Supplied records

□ □ □ □ □

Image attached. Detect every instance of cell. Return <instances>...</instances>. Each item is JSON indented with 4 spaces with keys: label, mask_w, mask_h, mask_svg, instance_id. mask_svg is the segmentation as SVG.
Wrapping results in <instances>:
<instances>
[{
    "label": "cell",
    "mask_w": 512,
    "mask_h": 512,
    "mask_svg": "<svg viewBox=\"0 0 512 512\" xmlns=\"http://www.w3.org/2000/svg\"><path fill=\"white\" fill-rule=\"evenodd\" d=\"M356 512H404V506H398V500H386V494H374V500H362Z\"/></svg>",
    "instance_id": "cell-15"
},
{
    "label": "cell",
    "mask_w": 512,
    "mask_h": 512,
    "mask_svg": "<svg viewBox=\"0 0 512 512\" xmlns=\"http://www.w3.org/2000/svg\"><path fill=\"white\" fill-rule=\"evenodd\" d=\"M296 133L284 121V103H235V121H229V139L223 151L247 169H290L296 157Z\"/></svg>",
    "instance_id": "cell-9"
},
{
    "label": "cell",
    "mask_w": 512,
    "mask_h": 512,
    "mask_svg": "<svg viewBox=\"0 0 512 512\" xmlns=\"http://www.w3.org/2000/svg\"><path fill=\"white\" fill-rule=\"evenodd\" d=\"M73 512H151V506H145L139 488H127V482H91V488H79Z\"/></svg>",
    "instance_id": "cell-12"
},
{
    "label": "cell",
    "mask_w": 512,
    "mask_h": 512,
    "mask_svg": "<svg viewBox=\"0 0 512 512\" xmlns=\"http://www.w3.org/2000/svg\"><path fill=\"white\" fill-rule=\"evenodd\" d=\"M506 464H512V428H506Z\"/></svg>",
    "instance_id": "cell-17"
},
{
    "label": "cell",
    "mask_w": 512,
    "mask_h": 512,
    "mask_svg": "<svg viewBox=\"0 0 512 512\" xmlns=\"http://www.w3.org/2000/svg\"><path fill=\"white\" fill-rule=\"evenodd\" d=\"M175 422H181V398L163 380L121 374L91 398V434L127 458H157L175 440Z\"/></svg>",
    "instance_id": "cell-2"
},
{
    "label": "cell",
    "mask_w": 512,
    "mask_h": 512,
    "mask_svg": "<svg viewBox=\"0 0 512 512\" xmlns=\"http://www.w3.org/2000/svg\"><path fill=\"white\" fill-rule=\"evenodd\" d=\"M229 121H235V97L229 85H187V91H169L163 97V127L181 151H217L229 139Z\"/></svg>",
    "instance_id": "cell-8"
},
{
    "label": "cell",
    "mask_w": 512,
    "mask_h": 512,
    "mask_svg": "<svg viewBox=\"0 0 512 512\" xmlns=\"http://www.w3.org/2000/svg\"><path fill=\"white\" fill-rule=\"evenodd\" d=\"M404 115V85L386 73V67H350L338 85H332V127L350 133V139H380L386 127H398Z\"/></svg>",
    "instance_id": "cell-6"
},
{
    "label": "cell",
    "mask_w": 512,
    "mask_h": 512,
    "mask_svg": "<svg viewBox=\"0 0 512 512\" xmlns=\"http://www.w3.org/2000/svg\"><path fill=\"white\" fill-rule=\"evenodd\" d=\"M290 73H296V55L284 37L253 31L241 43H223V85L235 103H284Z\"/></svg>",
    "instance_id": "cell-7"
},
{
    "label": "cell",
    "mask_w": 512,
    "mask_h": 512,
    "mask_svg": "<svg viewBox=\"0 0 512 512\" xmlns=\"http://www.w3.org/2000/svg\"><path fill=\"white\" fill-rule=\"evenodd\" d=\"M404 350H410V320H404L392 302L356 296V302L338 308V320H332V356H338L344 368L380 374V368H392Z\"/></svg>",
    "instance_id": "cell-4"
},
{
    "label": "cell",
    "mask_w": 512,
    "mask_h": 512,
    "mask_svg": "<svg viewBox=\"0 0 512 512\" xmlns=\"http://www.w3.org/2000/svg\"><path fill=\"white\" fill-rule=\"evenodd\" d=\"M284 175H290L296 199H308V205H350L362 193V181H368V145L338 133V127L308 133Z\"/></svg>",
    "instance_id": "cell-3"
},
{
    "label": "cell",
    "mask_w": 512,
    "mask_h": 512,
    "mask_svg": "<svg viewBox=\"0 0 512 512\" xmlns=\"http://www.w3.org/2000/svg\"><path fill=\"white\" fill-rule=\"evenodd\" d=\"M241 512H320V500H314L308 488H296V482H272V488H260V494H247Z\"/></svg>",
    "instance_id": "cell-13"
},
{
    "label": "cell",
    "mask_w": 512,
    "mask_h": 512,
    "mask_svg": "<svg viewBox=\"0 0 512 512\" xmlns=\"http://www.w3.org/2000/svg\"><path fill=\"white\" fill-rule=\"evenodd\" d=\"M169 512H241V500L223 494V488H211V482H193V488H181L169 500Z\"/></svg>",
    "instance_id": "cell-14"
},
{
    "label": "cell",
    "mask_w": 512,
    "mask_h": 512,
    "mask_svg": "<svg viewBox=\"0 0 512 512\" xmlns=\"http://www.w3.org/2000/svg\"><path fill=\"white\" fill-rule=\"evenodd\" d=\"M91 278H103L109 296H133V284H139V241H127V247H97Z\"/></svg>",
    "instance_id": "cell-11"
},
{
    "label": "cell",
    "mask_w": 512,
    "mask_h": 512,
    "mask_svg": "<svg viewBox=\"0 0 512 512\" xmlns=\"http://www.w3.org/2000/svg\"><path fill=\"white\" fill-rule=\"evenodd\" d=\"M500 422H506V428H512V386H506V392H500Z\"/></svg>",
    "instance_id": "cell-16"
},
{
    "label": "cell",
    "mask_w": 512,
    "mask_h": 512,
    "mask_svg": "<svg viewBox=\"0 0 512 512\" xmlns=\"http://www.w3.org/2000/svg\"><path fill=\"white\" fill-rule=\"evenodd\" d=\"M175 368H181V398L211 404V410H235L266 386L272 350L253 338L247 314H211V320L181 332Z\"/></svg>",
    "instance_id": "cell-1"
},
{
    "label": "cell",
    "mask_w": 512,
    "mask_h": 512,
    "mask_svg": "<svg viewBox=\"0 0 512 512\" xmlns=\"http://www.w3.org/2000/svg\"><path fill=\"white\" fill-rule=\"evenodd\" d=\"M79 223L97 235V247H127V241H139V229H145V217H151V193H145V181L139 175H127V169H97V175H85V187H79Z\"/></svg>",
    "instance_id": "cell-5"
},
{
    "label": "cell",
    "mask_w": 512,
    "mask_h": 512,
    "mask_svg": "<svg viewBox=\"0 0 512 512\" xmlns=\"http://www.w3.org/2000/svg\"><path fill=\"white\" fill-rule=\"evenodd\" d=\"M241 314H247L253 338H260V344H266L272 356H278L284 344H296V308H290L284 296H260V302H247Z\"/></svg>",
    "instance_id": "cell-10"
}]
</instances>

□ □ □ □ □

Work to be completed
Reproduce the records word for word, from their first line through the line that contains "115V85L386 73V67H350L338 85H332V127L350", with both of those lines included.

Problem solution
Image attached. Detect every instance of cell. Return <instances>...</instances>. Each item is JSON indented with 4 spaces with keys: label, mask_w, mask_h, mask_svg, instance_id. mask_svg is the segmentation as SVG.
Wrapping results in <instances>:
<instances>
[{
    "label": "cell",
    "mask_w": 512,
    "mask_h": 512,
    "mask_svg": "<svg viewBox=\"0 0 512 512\" xmlns=\"http://www.w3.org/2000/svg\"><path fill=\"white\" fill-rule=\"evenodd\" d=\"M356 512H404V506H398V500H386V494H374V500H362Z\"/></svg>",
    "instance_id": "cell-15"
},
{
    "label": "cell",
    "mask_w": 512,
    "mask_h": 512,
    "mask_svg": "<svg viewBox=\"0 0 512 512\" xmlns=\"http://www.w3.org/2000/svg\"><path fill=\"white\" fill-rule=\"evenodd\" d=\"M296 133L284 121V103H235V121H229V139L223 151L247 169H290L296 157Z\"/></svg>",
    "instance_id": "cell-9"
},
{
    "label": "cell",
    "mask_w": 512,
    "mask_h": 512,
    "mask_svg": "<svg viewBox=\"0 0 512 512\" xmlns=\"http://www.w3.org/2000/svg\"><path fill=\"white\" fill-rule=\"evenodd\" d=\"M73 512H151V506H145L139 488H127V482H91V488H79Z\"/></svg>",
    "instance_id": "cell-12"
},
{
    "label": "cell",
    "mask_w": 512,
    "mask_h": 512,
    "mask_svg": "<svg viewBox=\"0 0 512 512\" xmlns=\"http://www.w3.org/2000/svg\"><path fill=\"white\" fill-rule=\"evenodd\" d=\"M506 464H512V428H506Z\"/></svg>",
    "instance_id": "cell-17"
},
{
    "label": "cell",
    "mask_w": 512,
    "mask_h": 512,
    "mask_svg": "<svg viewBox=\"0 0 512 512\" xmlns=\"http://www.w3.org/2000/svg\"><path fill=\"white\" fill-rule=\"evenodd\" d=\"M175 422H181V398L163 380L121 374L91 398V434L127 458H157L175 440Z\"/></svg>",
    "instance_id": "cell-2"
},
{
    "label": "cell",
    "mask_w": 512,
    "mask_h": 512,
    "mask_svg": "<svg viewBox=\"0 0 512 512\" xmlns=\"http://www.w3.org/2000/svg\"><path fill=\"white\" fill-rule=\"evenodd\" d=\"M229 121H235V97L229 85H187V91H169L163 97V127L181 151H217L229 139Z\"/></svg>",
    "instance_id": "cell-8"
},
{
    "label": "cell",
    "mask_w": 512,
    "mask_h": 512,
    "mask_svg": "<svg viewBox=\"0 0 512 512\" xmlns=\"http://www.w3.org/2000/svg\"><path fill=\"white\" fill-rule=\"evenodd\" d=\"M404 115V85L386 73V67H350L338 85H332V127L350 133V139H380L386 127H398Z\"/></svg>",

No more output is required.